There are plenty of reasons to be optimistic, including the stock's price

Of course, there are no guarantees. The Latin American online banking and payment market could turn out to be more competitive than expected, with rivals like Nu gaining ground. More competition would mean more spending is required.

But if we look at the bigger picture, there's enough growth to go around. And as the region's online payment and e-commerce industries mature, MercadoLibre will actually be able to spend less on marketing and product development. Last quarter's large increase in loan-loss provisions is also likely an outlier, stemming from the company's aggressive efforts to expand its credit card business.

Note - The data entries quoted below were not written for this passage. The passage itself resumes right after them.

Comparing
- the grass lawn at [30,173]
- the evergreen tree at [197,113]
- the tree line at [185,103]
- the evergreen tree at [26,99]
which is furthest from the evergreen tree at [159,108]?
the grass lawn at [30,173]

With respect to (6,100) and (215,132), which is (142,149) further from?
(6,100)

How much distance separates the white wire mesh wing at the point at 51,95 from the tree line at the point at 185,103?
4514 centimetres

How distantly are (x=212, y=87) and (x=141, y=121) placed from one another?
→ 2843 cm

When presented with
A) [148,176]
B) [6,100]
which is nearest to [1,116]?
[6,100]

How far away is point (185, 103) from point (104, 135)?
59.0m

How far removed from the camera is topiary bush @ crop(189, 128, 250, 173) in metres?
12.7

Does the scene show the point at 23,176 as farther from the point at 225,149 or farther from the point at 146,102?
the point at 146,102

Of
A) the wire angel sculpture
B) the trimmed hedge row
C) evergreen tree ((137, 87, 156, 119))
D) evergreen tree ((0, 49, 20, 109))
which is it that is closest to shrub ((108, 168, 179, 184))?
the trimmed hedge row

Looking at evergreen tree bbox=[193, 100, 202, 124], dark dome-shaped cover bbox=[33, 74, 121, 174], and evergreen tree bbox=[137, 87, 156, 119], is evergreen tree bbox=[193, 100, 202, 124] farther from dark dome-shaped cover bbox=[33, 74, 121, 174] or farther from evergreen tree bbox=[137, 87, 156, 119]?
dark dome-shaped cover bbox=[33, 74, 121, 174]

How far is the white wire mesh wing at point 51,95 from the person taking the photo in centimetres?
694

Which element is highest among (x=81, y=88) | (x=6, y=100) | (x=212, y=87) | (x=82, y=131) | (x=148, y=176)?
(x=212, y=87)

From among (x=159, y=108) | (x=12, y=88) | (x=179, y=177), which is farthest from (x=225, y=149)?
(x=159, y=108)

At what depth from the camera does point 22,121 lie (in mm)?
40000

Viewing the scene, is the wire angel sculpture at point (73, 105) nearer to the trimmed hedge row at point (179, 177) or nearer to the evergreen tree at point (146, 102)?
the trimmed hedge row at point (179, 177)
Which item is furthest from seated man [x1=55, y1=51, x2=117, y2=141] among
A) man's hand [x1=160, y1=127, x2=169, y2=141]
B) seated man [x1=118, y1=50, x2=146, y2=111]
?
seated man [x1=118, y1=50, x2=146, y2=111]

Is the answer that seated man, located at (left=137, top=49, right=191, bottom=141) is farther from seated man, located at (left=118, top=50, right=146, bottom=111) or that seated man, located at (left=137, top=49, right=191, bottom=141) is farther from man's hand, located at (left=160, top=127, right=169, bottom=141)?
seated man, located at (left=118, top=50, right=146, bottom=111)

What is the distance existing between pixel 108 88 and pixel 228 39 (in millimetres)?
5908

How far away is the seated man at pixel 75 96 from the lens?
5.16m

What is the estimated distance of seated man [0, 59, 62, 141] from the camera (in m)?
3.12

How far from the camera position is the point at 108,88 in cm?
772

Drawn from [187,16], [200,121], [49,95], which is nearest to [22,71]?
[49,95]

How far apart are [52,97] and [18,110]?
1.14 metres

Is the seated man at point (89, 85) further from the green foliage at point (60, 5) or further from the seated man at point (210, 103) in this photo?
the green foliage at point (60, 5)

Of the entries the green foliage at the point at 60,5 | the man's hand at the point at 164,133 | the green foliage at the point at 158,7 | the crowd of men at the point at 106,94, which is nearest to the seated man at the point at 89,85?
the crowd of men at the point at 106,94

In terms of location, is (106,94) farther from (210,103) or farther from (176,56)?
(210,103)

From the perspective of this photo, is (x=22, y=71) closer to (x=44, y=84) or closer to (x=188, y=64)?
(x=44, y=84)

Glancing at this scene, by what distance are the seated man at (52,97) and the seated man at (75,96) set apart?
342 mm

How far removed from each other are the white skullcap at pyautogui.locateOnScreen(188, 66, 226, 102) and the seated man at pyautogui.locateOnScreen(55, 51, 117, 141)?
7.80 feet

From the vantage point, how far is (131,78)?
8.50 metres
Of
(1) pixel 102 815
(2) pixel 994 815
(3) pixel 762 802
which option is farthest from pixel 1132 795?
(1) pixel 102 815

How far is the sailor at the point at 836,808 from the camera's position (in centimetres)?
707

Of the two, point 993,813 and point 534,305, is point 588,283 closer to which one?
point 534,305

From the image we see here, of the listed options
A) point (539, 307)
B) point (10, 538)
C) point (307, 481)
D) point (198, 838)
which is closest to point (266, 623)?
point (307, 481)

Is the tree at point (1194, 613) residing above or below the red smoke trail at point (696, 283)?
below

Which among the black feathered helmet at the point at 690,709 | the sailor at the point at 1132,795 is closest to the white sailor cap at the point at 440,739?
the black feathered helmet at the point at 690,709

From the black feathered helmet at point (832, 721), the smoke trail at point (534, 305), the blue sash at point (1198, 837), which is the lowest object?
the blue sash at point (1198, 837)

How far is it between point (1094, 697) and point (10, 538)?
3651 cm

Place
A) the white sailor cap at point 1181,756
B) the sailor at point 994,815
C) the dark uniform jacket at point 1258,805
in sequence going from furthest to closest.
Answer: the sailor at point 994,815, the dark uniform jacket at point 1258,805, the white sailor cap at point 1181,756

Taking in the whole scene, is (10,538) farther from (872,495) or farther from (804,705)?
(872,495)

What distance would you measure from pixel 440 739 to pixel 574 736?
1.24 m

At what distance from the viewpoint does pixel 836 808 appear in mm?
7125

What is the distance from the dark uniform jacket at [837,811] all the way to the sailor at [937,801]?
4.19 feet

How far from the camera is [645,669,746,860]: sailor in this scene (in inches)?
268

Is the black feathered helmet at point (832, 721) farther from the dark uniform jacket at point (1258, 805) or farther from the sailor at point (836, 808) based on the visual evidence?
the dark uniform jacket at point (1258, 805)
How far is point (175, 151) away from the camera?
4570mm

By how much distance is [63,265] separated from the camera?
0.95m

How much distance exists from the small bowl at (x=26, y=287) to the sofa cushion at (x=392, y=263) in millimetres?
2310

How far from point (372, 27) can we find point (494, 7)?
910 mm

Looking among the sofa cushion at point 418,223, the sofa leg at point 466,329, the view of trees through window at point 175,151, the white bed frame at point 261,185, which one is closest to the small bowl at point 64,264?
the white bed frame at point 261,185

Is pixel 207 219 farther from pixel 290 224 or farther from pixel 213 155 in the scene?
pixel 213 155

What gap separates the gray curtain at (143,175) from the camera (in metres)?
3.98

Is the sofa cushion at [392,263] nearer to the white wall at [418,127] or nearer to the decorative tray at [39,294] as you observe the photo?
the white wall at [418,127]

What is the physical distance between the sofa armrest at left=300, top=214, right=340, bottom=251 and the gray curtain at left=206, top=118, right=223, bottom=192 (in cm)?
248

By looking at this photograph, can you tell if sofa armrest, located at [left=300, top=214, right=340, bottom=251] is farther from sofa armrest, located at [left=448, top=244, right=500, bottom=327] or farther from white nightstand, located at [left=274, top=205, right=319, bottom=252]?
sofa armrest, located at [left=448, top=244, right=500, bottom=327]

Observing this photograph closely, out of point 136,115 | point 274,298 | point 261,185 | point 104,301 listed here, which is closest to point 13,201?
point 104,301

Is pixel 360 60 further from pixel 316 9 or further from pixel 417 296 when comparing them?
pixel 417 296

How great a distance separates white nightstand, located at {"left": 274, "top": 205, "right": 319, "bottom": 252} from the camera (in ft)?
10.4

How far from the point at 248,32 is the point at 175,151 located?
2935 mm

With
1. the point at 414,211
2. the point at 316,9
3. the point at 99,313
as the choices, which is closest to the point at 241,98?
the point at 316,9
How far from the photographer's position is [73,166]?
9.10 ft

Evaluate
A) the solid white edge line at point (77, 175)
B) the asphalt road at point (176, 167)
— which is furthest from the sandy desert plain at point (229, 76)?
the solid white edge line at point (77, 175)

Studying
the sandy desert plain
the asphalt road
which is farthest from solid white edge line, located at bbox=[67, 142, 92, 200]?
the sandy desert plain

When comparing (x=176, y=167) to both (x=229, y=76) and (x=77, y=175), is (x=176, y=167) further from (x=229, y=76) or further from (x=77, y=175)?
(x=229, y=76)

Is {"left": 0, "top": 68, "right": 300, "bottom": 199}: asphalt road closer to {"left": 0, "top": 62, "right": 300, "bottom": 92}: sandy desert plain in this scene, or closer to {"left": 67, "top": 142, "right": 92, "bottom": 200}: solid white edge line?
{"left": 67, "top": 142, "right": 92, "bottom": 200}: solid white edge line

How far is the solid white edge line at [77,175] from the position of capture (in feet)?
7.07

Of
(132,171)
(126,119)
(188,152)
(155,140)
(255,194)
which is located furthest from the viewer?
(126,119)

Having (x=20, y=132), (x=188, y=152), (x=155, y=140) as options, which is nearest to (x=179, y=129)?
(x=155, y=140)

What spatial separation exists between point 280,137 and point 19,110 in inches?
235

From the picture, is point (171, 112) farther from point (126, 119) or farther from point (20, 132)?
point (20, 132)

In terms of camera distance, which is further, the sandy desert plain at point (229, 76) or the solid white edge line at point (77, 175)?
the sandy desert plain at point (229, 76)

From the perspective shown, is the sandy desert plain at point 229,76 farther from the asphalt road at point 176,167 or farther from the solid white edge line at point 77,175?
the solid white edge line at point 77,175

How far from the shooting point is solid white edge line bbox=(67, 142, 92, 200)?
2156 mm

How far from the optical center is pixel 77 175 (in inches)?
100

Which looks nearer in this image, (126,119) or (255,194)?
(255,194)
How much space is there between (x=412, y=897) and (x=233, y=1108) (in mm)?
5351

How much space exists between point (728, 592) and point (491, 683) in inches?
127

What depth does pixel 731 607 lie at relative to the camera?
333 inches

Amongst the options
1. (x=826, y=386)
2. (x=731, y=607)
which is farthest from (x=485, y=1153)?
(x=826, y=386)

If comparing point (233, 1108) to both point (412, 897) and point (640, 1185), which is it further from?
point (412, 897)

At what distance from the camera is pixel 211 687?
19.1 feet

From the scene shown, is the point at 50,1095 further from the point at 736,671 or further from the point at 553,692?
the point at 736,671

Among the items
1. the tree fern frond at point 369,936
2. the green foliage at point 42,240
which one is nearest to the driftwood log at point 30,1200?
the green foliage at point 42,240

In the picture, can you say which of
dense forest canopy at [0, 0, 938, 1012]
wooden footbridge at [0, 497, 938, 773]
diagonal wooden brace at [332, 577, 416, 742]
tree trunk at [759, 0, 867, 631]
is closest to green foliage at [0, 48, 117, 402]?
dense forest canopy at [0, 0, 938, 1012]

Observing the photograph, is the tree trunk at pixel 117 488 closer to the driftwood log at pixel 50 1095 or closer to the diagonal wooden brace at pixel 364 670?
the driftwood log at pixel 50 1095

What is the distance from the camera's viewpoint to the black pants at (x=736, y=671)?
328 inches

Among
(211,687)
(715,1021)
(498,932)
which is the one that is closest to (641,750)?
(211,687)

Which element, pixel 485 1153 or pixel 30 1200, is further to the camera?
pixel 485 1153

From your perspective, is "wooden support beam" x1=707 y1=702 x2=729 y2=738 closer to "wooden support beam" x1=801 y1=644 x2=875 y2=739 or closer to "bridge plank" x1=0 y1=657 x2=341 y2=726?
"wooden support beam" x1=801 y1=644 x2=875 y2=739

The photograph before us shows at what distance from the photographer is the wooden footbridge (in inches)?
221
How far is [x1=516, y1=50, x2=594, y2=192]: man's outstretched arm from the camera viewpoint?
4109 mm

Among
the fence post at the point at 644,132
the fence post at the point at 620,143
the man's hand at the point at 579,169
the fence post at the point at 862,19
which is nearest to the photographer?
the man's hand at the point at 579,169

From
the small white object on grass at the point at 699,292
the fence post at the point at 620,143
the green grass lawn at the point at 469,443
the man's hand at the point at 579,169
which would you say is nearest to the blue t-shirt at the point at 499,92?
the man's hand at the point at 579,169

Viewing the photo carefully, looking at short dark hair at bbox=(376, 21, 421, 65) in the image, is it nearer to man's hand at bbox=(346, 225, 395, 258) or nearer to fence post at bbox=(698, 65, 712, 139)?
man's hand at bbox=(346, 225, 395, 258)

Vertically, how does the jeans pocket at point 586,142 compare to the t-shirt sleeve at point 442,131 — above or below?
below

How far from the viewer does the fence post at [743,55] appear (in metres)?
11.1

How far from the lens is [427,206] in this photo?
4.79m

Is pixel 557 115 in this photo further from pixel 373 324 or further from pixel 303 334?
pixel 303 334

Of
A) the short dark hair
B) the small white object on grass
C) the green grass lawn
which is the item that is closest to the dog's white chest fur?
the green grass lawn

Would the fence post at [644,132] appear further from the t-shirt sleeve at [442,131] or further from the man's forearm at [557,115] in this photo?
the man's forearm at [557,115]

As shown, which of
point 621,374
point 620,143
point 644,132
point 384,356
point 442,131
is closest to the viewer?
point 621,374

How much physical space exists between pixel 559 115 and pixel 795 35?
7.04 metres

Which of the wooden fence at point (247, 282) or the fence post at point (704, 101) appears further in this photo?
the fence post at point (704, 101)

In other words, MercadoLibre's recent results aren't indicative of its likely future. They're an exception rather than the rule. Last week's drop in share price is an opportunity to buy low.

Here's a twist: Industry experts presently predict a price tag of $2,381.29 for this stock, which is over 30% higher than its current value (as of now). Most analysts view MercadoLibre as a solid investment at the moment, disregarding the underwhelming earnings from the last quarter and the subsequent slump in MELI's share price. It appears they've spotted something that the typical investor seems to have missed momentarily.

Investors might find this dip in MercadoLibre's share price an excellent opportunity for investing, considering the company's plans for growth in the rapidly expanding Latin American e-commerce and online banking markets. With many analysts predicting a significant increase in the stock's price in the future, the current lower cost could be an advantageous entry point.

Recognizing that MercadoLibre is allocating substantial resources to fuel its growth, investors should consider the company's long-term potential rather than focusing solely on the recent financial results that led to a decrease in operating income.